SHORT PROBLEM
Swap "lens" for "camera" in the lines from the start of the entries through the line holding "8.06 metres", inclusive. Give those lines again with everything else unchanged, and leave out the pictures.

SUPPLIED MATERIAL
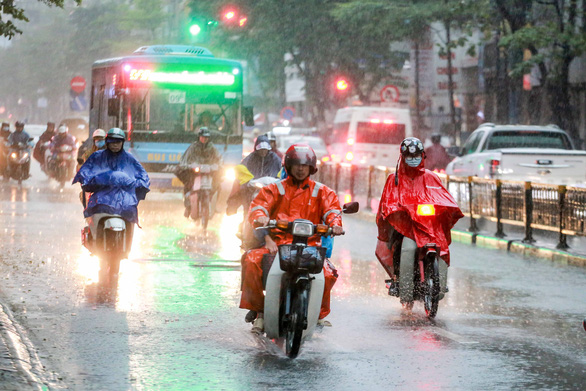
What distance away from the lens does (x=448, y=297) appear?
36.8 ft

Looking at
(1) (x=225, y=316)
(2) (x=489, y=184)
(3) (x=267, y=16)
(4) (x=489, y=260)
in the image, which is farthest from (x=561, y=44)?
(1) (x=225, y=316)

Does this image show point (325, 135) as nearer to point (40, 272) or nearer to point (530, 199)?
point (530, 199)

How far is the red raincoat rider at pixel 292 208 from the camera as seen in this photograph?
8.06 metres

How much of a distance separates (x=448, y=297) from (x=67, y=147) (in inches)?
729

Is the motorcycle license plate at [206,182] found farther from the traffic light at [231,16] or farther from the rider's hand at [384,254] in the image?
the traffic light at [231,16]

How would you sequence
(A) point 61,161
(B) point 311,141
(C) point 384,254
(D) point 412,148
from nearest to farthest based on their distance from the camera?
(D) point 412,148, (C) point 384,254, (A) point 61,161, (B) point 311,141

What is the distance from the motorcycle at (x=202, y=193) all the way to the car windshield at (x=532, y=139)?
7076 mm

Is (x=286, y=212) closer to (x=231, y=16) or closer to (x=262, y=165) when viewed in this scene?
(x=262, y=165)

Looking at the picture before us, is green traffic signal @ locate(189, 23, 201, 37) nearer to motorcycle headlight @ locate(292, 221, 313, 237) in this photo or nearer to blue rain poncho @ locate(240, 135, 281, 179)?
blue rain poncho @ locate(240, 135, 281, 179)

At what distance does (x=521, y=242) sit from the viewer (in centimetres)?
1653

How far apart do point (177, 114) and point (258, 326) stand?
15.9m

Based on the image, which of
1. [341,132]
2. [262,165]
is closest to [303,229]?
[262,165]

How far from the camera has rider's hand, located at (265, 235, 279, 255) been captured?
797cm

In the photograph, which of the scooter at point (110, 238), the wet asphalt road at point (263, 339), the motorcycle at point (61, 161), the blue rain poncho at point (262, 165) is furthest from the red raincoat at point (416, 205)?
the motorcycle at point (61, 161)
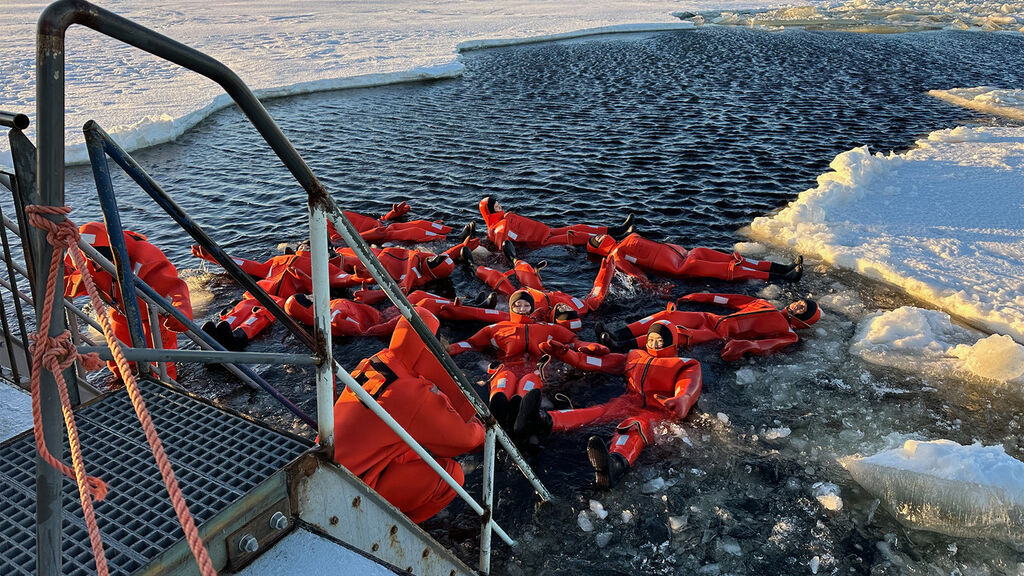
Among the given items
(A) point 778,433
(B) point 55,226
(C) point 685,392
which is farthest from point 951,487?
(B) point 55,226

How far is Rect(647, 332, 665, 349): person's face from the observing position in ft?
20.3

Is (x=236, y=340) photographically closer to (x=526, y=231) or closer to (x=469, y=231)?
(x=469, y=231)

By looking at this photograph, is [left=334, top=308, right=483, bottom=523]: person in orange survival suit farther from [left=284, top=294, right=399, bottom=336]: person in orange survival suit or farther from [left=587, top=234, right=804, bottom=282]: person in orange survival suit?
[left=587, top=234, right=804, bottom=282]: person in orange survival suit

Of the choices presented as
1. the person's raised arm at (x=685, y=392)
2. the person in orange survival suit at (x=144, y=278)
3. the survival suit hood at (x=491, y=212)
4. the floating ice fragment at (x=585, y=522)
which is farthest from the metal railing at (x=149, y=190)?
the survival suit hood at (x=491, y=212)

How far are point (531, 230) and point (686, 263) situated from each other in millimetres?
2297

EXERCISE ANSWER
What distance away from the camera does (x=448, y=297) appear?
36.8 ft

Looking at
(1) (x=225, y=316)
(2) (x=489, y=184)
(3) (x=267, y=16)
(4) (x=489, y=260)
in the image, which is farthest from (x=561, y=44)?
(1) (x=225, y=316)

Does this image show point (325, 135) as nearer to point (40, 272) or nearer to point (530, 199)?
point (530, 199)

How far is the red raincoat rider at pixel 292 208 from the camera as seen in this photograph?
8.06 metres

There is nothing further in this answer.